(EXERCISE INSTRUCTIONS)
Find every line in the listing below that contains the word "above", and copy each of those lines.

[Start of INPUT MATERIAL]

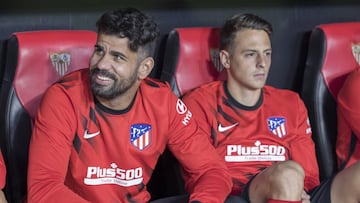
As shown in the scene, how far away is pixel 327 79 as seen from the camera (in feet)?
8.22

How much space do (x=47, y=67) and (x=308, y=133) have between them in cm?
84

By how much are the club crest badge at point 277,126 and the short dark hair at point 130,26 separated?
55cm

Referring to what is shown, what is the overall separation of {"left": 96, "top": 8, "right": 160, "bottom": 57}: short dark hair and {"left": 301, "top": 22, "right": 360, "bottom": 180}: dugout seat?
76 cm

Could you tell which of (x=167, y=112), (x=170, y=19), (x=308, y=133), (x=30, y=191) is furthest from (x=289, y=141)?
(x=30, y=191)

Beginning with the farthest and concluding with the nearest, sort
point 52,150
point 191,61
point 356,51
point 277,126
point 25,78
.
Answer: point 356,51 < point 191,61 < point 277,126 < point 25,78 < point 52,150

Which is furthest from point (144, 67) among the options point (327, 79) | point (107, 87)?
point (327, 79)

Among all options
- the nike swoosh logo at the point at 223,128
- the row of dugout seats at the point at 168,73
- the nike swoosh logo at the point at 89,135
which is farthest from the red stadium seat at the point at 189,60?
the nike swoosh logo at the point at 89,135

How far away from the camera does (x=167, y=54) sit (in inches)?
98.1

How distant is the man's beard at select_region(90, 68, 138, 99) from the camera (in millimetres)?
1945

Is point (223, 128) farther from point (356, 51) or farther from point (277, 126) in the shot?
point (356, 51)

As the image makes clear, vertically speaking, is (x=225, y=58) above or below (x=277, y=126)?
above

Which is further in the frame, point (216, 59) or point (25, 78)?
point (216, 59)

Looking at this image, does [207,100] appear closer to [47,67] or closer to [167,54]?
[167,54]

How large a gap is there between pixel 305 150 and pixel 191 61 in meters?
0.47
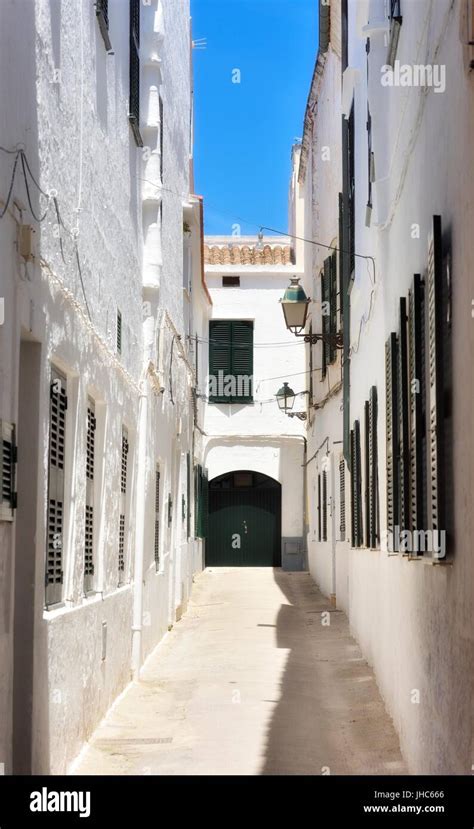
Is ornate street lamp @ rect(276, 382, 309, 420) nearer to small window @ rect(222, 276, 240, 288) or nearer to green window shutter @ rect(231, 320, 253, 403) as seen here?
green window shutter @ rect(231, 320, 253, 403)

[End of INPUT MATERIAL]
[Start of INPUT MATERIAL]

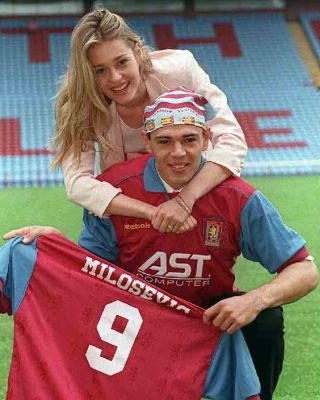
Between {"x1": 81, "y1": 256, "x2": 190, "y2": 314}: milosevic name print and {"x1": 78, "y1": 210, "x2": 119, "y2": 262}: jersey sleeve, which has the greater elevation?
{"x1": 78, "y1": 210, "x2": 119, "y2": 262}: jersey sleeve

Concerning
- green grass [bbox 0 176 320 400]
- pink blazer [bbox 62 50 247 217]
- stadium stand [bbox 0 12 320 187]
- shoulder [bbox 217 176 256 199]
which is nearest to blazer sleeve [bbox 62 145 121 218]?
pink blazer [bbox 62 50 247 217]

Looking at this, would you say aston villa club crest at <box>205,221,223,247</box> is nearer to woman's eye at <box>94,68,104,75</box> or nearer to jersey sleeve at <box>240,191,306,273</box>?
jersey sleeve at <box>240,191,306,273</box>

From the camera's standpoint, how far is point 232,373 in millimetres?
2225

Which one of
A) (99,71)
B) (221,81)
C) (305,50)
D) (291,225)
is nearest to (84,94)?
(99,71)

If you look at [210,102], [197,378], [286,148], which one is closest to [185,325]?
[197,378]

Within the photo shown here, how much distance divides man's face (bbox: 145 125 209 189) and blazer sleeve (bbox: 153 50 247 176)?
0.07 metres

[End of INPUT MATERIAL]
[Start of INPUT MATERIAL]

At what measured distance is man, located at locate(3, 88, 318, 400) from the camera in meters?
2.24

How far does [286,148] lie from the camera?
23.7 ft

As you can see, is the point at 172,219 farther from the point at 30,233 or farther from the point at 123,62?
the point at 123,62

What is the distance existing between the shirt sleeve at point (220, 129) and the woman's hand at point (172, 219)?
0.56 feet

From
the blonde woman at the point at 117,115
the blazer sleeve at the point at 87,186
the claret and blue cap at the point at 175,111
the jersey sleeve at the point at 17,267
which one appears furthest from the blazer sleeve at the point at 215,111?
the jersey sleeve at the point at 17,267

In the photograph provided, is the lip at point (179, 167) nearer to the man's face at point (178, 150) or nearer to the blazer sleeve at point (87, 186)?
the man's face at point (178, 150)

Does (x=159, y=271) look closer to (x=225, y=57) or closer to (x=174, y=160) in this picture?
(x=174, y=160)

[End of INPUT MATERIAL]

(ANSWER)
As the image makes clear, vertically speaking, is (x=225, y=58) above or below (x=277, y=126)?
above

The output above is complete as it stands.